J’ai grandi à Arvida au Saguenay dans les années 50 et 60. Comme tout le monde, mon père travaillait pour l’Alcan. À l’époque, les anglophones formaient environ 1% de la population du Saguenay. Les contremaîtres (qu’on appelait foreman naturellement), qui étaient très majoritairement francophones, s’adressaient à leurs supérieurs en anglais. Avec la Révolution tranquille et la montée indépendantiste qui a suivi, les choses ont changé.
Enfin, je croyais… Avec cette histoire incroyable de commission parlementaire sur l’ubérisation de l’industrie du taxi dont une séance s’est déroulée quasi complètement en anglais, j’ai l’impression de retourner cinquante ans en arrière.
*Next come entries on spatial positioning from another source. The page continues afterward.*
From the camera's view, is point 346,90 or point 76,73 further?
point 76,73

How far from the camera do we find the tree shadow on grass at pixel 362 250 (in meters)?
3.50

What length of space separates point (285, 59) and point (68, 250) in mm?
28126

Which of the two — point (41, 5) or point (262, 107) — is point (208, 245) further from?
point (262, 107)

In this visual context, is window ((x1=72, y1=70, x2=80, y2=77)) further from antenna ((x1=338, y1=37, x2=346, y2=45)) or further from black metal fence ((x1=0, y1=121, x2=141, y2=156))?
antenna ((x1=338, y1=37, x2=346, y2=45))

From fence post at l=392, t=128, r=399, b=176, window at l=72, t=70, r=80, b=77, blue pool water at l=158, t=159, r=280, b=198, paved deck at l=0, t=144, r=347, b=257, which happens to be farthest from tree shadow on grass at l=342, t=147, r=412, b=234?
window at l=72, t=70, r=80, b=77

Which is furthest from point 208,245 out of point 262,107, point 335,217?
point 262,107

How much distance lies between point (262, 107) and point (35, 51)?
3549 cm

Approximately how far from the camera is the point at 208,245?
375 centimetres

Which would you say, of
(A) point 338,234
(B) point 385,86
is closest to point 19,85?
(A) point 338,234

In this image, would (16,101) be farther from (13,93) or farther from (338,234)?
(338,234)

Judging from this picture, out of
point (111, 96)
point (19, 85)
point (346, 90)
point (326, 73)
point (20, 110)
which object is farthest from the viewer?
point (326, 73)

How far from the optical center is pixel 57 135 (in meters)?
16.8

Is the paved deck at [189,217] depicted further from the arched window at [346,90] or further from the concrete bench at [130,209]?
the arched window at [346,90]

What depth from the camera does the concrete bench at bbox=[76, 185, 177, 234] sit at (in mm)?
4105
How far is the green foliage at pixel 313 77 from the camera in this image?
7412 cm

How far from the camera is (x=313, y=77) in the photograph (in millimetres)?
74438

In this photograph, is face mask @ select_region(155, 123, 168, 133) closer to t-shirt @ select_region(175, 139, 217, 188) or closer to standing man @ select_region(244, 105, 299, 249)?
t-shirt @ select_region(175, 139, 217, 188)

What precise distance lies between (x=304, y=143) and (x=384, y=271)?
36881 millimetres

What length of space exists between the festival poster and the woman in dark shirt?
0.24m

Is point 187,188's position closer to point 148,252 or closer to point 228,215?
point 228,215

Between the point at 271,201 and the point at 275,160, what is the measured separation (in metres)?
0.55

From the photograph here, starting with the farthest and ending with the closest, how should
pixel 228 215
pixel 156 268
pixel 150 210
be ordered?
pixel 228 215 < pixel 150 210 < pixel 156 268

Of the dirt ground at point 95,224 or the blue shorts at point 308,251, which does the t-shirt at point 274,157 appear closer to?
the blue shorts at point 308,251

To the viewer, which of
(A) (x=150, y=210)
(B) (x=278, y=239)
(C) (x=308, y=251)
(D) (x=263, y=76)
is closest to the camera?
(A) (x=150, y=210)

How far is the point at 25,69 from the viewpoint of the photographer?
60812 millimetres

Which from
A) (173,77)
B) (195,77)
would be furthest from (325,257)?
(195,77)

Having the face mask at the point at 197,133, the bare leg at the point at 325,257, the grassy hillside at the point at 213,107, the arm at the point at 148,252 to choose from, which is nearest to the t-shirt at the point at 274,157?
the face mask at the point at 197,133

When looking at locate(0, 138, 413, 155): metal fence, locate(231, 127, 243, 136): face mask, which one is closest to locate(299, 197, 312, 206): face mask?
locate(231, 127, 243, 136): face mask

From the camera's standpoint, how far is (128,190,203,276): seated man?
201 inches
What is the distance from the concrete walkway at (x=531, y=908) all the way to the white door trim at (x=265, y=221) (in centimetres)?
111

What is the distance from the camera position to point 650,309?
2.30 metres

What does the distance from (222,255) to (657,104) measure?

Le député péquiste Joël Arseneau a eu le mot juste lorsqu’il a parlé d’une formidable métaphore. On utilise la langue du maître pour discuter avec lui d’un projet de loi qui lui déroule un boulevard. Pire, au moment même où se tenait cette commission, des chauffeurs d’Uber d’un peu partout dans le monde protestaient contre leurs bas salaires. Et le représentant d’Uber d’en rajouter en demandant une baisse de moitié de la contribution projetée pour dédommager en partie les chauffeurs expropriés…
Décidément, pour Uber, l’expression « avoir du front tout le tour de la tête » est un euphémisme. Un auteur aurait campé une scène quasi surréaliste pour décrire le ridicule de la situation qu’il n’aurait pas fait mieux.
Pour ma part, j’ai honte de ceux qu’on appelle mes représentants. Et tant qu’à revenir en arrière, je paraphraserai les Dupont et Dupond : « je dirais même, je dirais même plus », je me sens humilié!